Il risultato rievoca molti dei simboli di Prada.
«È un momento particolare, perciò mi sembrava giusto riflettere su cosa piaccia a me e su cosa sia Prada. In un certo senso è un modo per azzerare tutto e ripartire».
Perché il pubblico è così attratto dalla figura dello stilista?
«Me lo chiedo anch’io da anni. Credo che il mondo si divida in chi la moda la ama e chi no, e sono in molti a non prenderla sul serio. Eppure si tratta di progettare su un corpo vivo, pensante e in movimento, intervenendo sulla sua sfera personale. Forse è proprio questo il punto: il vestito ha a che fare con le proprie insicurezze e con il proprio intimo, temi difficili da affrontare. Si deve essere molto coraggiosi – e molto intelligenti – per farlo».
Per raccontare la collezione via video s’è affidata a cinque artisti, lasciandoli liberi. Non è un rischio?
«Sì, e infatti avevamo un piano d’emergenza (ride, ndr ). Come designer io sono abituata a gestire lo spazio di una sfilata; dovendo lavorare su un video mi sono affidata a chi era in grado di farlo. Certo, aprirsi alle idee altrui è rischioso, ma è anche bellissimo. Forse anche per questo ho chiamato un altro designer, Raf Simons, ad affiancarmi: è un confronto tra opinioni anche diverse».
Ha descritto il rapporto con Raf Simons, che la affiancherà da settembre, come un misto di rispetto e antagonismo. Come vi gestirete?
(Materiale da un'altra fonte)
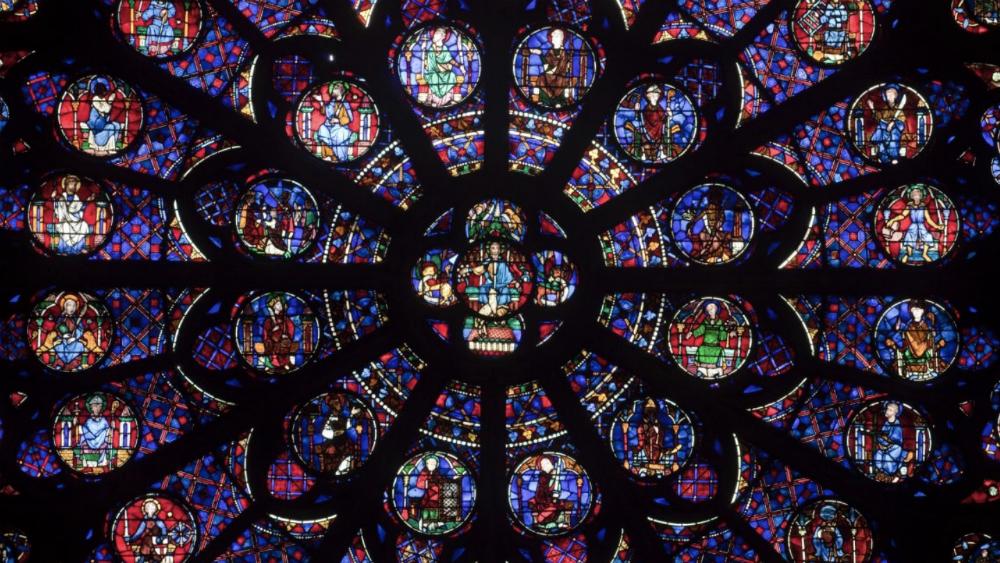 El cura bombero que salvó las reliquias de Notre Dame — Héroe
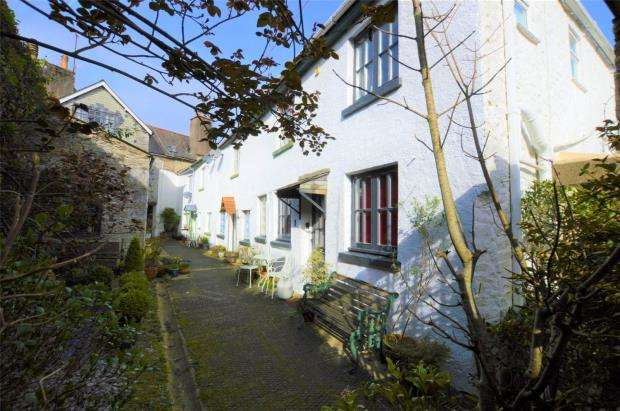 2 Bedrooms End Of Terrace House for sale in Market Street, Buckfastleigh, Devon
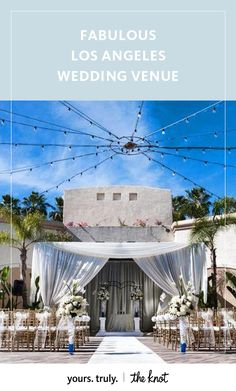 Treat your guests to a romantic, open-air reception at this luxurious oceanside hotel.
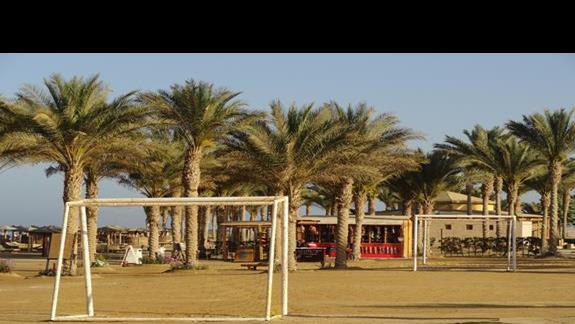 Royal Tulip Beach Resort - boisko na plaży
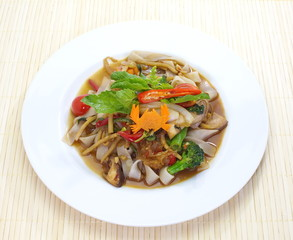 spicy fried noodle with pork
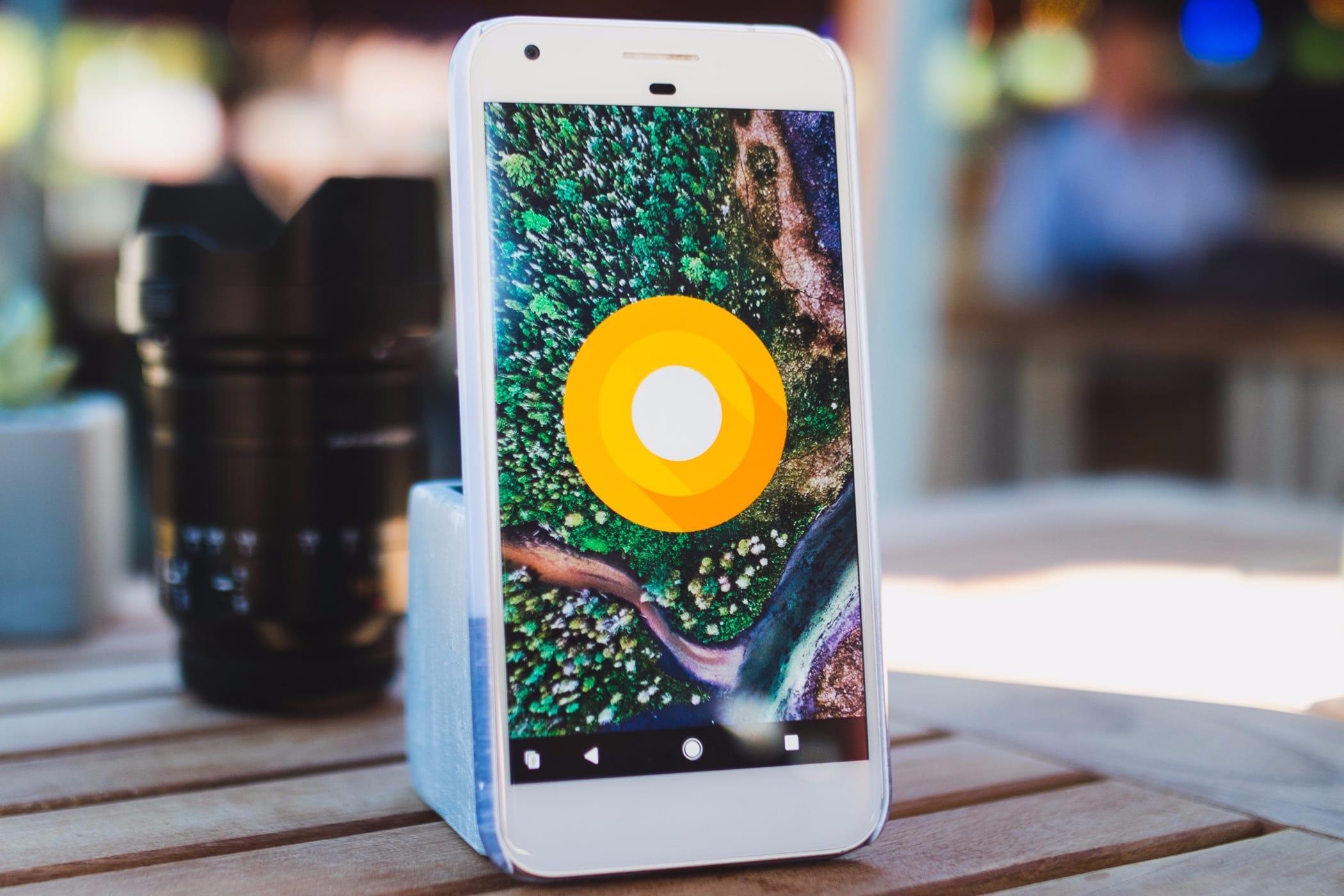 Google представит 2-ое поколение телефонов Pixel 4октября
«È un esperimento di condivisione della responsabilità in tempi difficili. Tra l’azienda e la Fondazione io sono abituata al confronto, anzi è una necessità continua. In senso più ampio, mi piacerebbe che Prada diventasse un luogo dove la gente si sente libera di creare, senza "la dittatura dello stilista". Con Raf non abbiamo discusso della meccanica, ma non credo sarà difficile. È un esperimento nuovo che richiederà un periodo di adattamento».
Queste sfilate digitali non hanno forse dimostrato l’importanza degli eventi dal vivo?
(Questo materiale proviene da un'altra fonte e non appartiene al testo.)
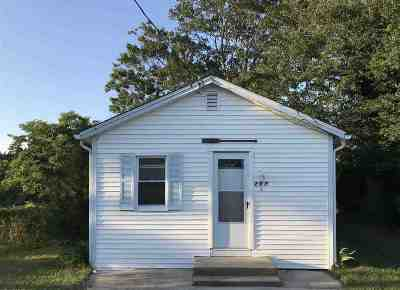 Villas Single Family Home Under Contract: 207 Woodland Ave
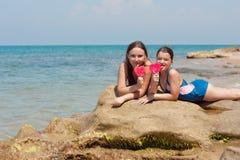 Retrato de dos muchachas del niño en la playa Imagen de archivo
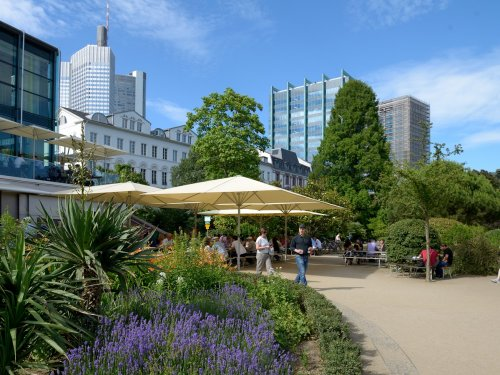 Nizzagärten am Frankfurter Mainufer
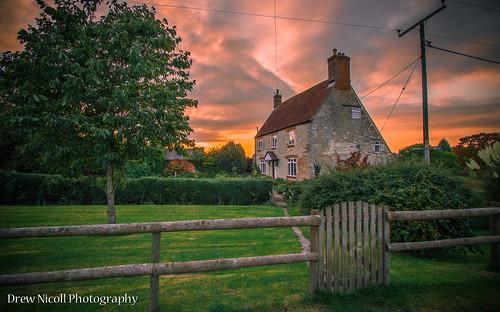 uk sunset red england orange home countryside swindon colourful wiltshire brittain wroughton greatbrittain creativemindsphotography elcombe drewnicoll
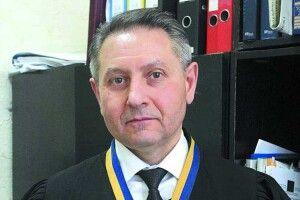 Суд зобов'язав ДБР відновити «справу про Томос»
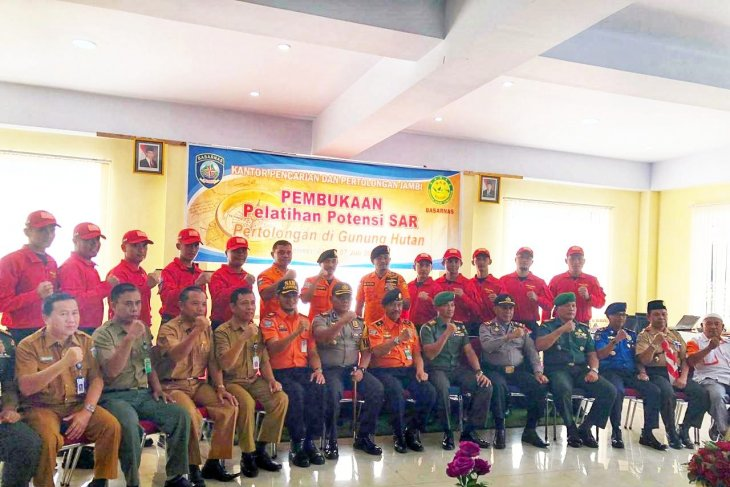 Basarnas Jambi gelar pelatihan SAR medan gunung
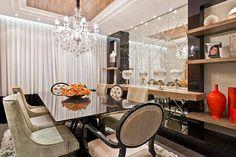 Salas de jantar com cadeiras clássicas - veja modelos lindos com essa tendência!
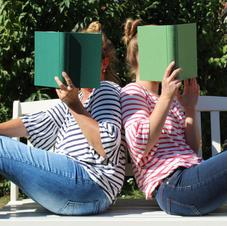»Eva Reisinger ist es gelungen mit ihrem frischen, unkomplizierten Schreibstil und ihrem Feuerwerk an grandiosen Geschichten (...), ein unvergleichliches Leseerlebnis zu schaffen – von der ersten bis zur letzten Seite. Ich hätte noch endlos weiterlesen können.«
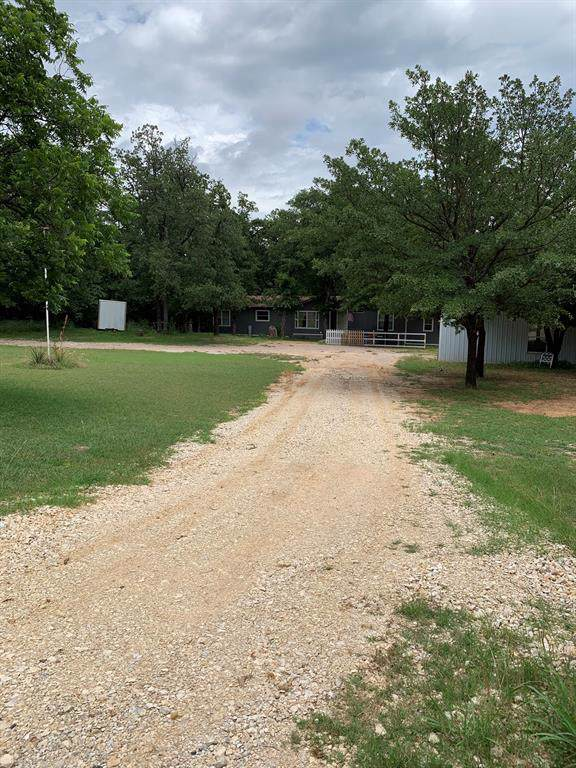 300 Pawnee Drive, Gordonville, TX 76245 (MLS #14237820) :: Frankie Arthur Real Estate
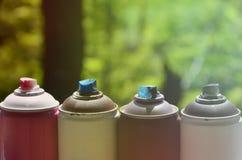一些台使用的湿剂油漆喷雾器在窗台说谎在街道画艺术家的车间街道艺术的概念和 免版税库存照片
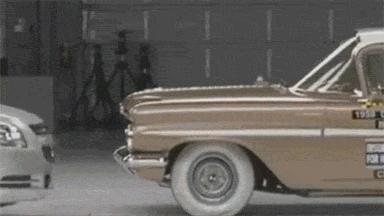 Testy zderzeniowe auta z 2009 i 1959 roku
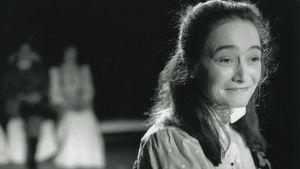 NIna Hukkinen som Irina i Tre Systrar 1995.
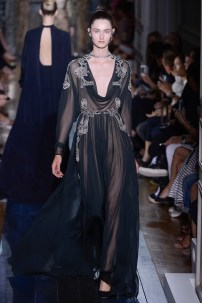 valentino-fall-2012-couture-runway-14_110227928960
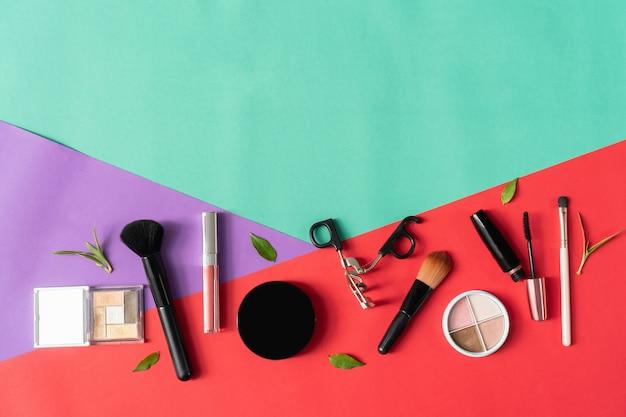Maquette de bouteille de crème cosmétique, paquet étiquette vierge sur fond pastel.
«Sono una sostenitrice delle sfilate, ma le dirò che l’inclusività insita nei video mi è piaciuta moltissimo. Vale la pena approfondirla».
Lei ha ribaltato l’estetica contemporanea.
C’è ancora spazio per simili capovolgimenti?
«Io ho introdotto la realtà in un sistema che tendeva a un ideale teorico e irraggiungibile di bellezza. Spazio di manovra ce ne sarà sempre, perché il mondo è in continua evoluzione. Però la moda riflette il presente, da sola non può fare nulla. Per questo rido quando si chiede agli stilisti di fare la rivoluzione ogni sei mesi: rivoluzione di che, se non succede nulla?».
I social media oggi amplificano tutto quello che si dice e si fa. Quanto la influenzano?
«Sto imparando ad occuparmene ora: non che ne ignorassi la portata, ma avevo intuito che sarebbe stato un lavoro in più, perciò finché ho potuto ho cercato di sottrarmi. Poi mi hanno fatto notare che io mi occupo di tutto, tranne che di quello che il mondo vede sul web. E lì ho capito che dovevo applicarmici perché è fondamentale. È uno strumento straordinario, da usare con estrema attenzione».
Prada è un colosso: ha mai pensato che fosse sin troppo grande?
«No, non mi è mai interessato essere di nicchia. Se dovessi fare vestiti per un gruppetto di persone sofisticate, ultra-modaiole, lavorerei a occhi chiusi, sinceramente. Mi appassiona di più confrontarmi col mondo, anche con chi non mi conosce, conservando la mia voce».
Con la sua Fondazione nella periferia milanese ha cambiato il volto della città. Le viene voglia di fare anche altro?
«Ci sarebbe la politica, ma solo quando sarò molto, molto anziana (ride, ndr ). Ho sempre detto che, semmai avessi deciso di occuparmene, avrei smesso di lavorare: non posso fare la politicante e la stilista del lusso. C’è chi dice che sbaglio, ma io la penso così».